*** Opening of DATA FOR REVIEW ***

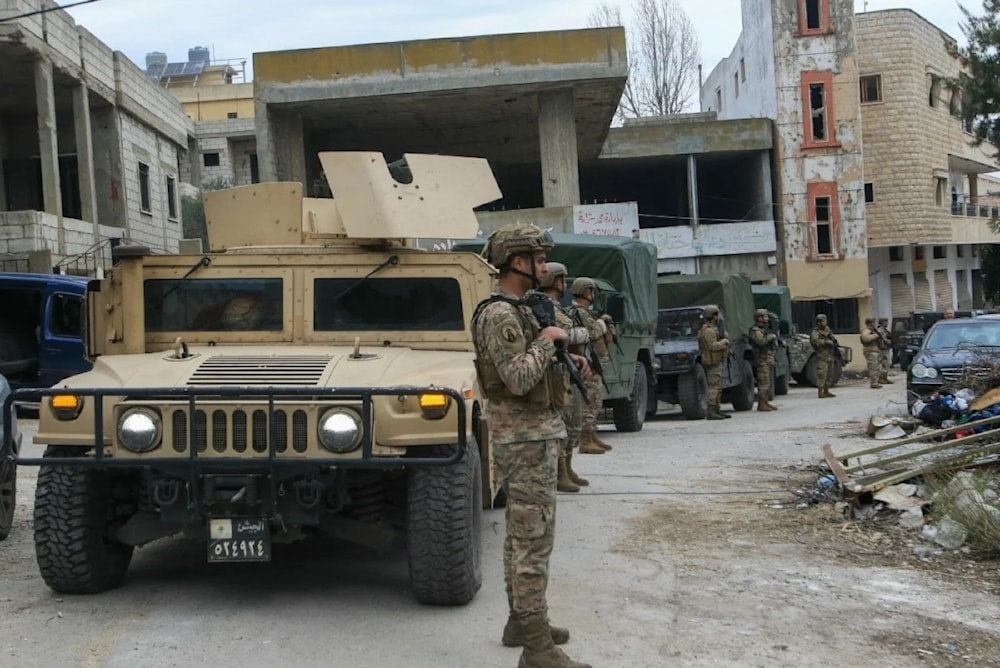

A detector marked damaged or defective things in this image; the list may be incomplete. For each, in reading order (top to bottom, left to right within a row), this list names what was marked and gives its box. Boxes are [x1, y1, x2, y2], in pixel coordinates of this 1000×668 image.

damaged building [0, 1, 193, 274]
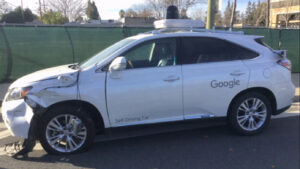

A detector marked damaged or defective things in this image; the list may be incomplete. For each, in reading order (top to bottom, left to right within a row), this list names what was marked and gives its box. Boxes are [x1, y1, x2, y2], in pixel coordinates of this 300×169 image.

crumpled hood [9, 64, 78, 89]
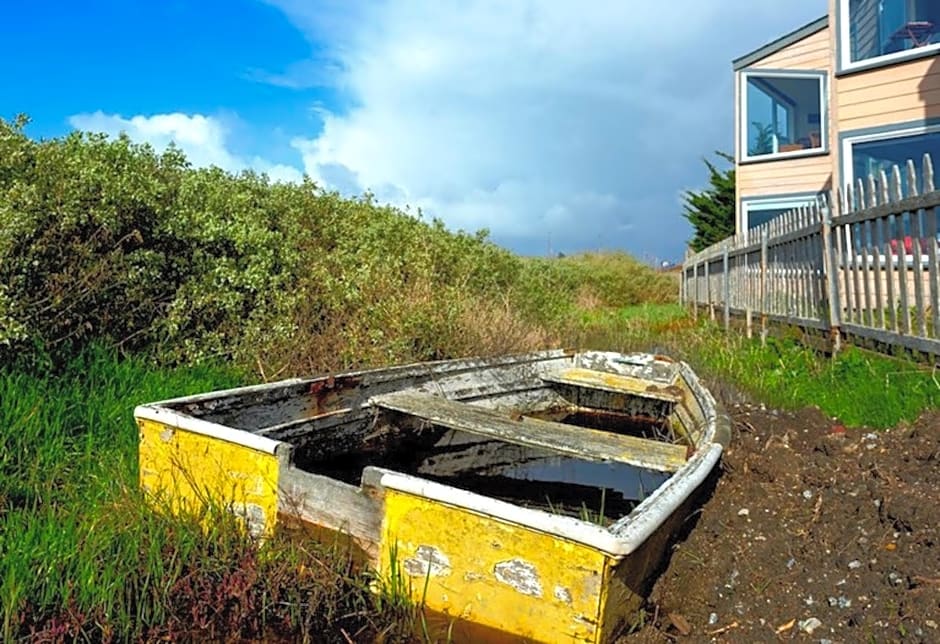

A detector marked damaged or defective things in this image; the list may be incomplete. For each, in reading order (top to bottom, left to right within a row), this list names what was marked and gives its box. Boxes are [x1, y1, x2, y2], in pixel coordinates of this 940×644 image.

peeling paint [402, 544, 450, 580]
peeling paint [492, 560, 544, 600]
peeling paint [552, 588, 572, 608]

*** Close of DATA FOR REVIEW ***

◆ WHAT TO DO
Write the data out again exactly, but without its images.

◆ ANSWER TO THIS PROBLEM
A detector marked damaged or defective things in this image; the list may be incomplete. For each, in reading order (top to bottom, left to right within a row), this list names what was marked and gives its box. Boxes are [x1, y1, x2, y2], in pixel coordinates of this 1000×668 image.

damaged building [0, 1, 193, 274]

A detector marked damaged or defective things in this image; the list may be incomplete. For each, in reading order (top to bottom, left to right within a row), this list names what was marked and gives its box. Boxes are [x1, y1, x2, y2], in pixel coordinates of this 300×169 image.

crumpled hood [9, 64, 78, 89]

A detector marked damaged or defective things in this image; the list may be incomplete. For each, in reading order (top to bottom, left to right within a row), this list names what was marked and gives its box. Boxes are [x1, y1, x2, y2], in pixel coordinates of this 940×644 image.

peeling paint [402, 544, 450, 580]
peeling paint [492, 560, 544, 600]
peeling paint [552, 588, 572, 608]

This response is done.